Research methods: Administrative and qualitative data will be used to identify how policies have affected HCP experiences along with potentially impacting how care has been provided during the COVID-19 pandemic.
Impact: The results of this study will enhance understanding of what factors contribute to moral distress and injury, how they present in different contexts, and how they can be prevented and mitigated.
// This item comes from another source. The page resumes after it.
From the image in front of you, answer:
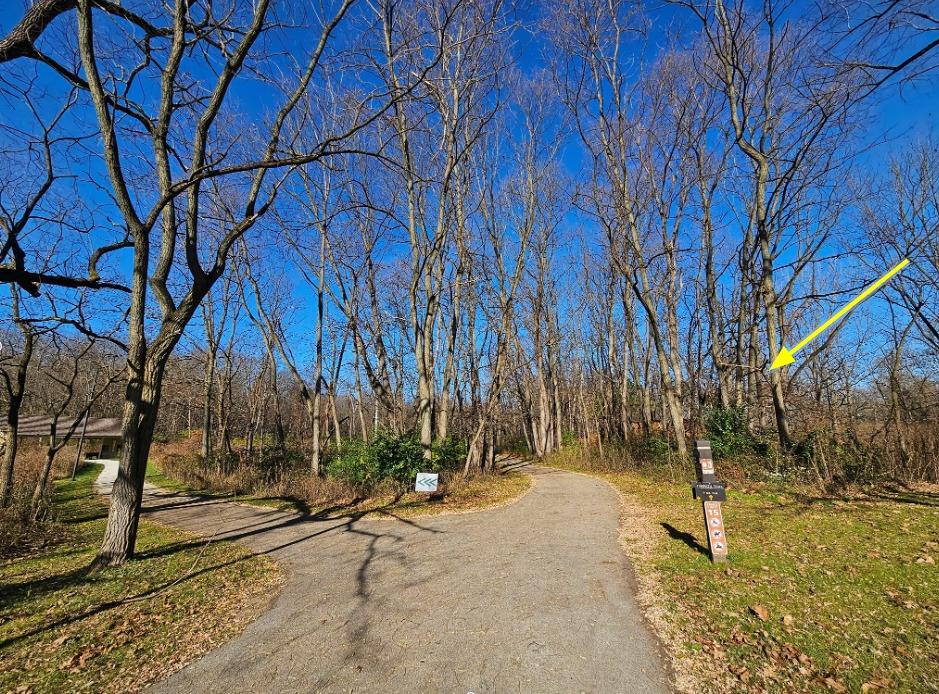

This knowledge will help the health care system respond to the current conditions and help plan for future events.
This project is funded for $248,374 and will take place over 2 years.
Continuity of care at the end of life
Principal Investigators: Michelle Howard, Sarina Isenberg (Bruyère Research Institute, University of Ottawa)
Co-Investigators: Peter Tanuseputro, Doug Manuel, Colleen Webber, Amy Hsu, Aaron Jones, Erin Gallagher, James Downar
Collaborators: Wilkes K, Oikonen K, Cheung M, Mattsson W, Wheway C
Knowledge Users: Blacker S, Redwood E, Bryant D, Walton T (Ontario Palliative Care Network)
Why it matters: Patients at the end-of-life often experience health care from different teams and in different settings as their illness progresses, making continuity of care (CoC) important. However, the current measures of CoC are not ideal indicators of quality end-of-life care. Therefore, this study will aim to understand how to best define and capture CoC and help to ensure patient-centered care near the end-of-life.
Research methods: This study will use health administrative databases in Ontario, along with creating two installations that will act as public consultation through participatory art. Finally, qualitative data will be collected from bereaved caregivers of patients who received palliative care in Hamilton and Ottawa.
Impact: The results of this study will contribute to our understanding of health service delivery, health systems planning, and health services research related to continuity of care at the end of life.
This project is funded for $336,600 and will take place over 4 years.
Interventions to improve healthy aging and quality of life in Canadian cities
Principal Investigators: Gina Agarwal, Amy Poll (BC Emergency Health Services), James Dunn (Department of Health, Aging & Society, McMaster University), Catherine Wyndham-West (Ontario College of Art & Design University)
Co-investigators: Iwona Bielska, Lauren Griffith, Sharon Kaasalainen, Melissa Pirrie, Lehana Thabane
This research project proposes to implement the Community Paramedicine at Clinic (CP@clinic) and At Home/Chez Soi programs in new municipalities (Surrey and Victoria, British Columbia; Hamilton, Ontario) and evaluate the process to find out how the program works best, for whom, and in what settings.
The results will help guide future expansions of the CP@clinic and At Home/Chez Soi programs to other municipalities across Canada. This will improve the delivery of healthcare for many populations that cannot access it and will ultimately improve population health in Canada.
This project received $25,000 to develop a full application.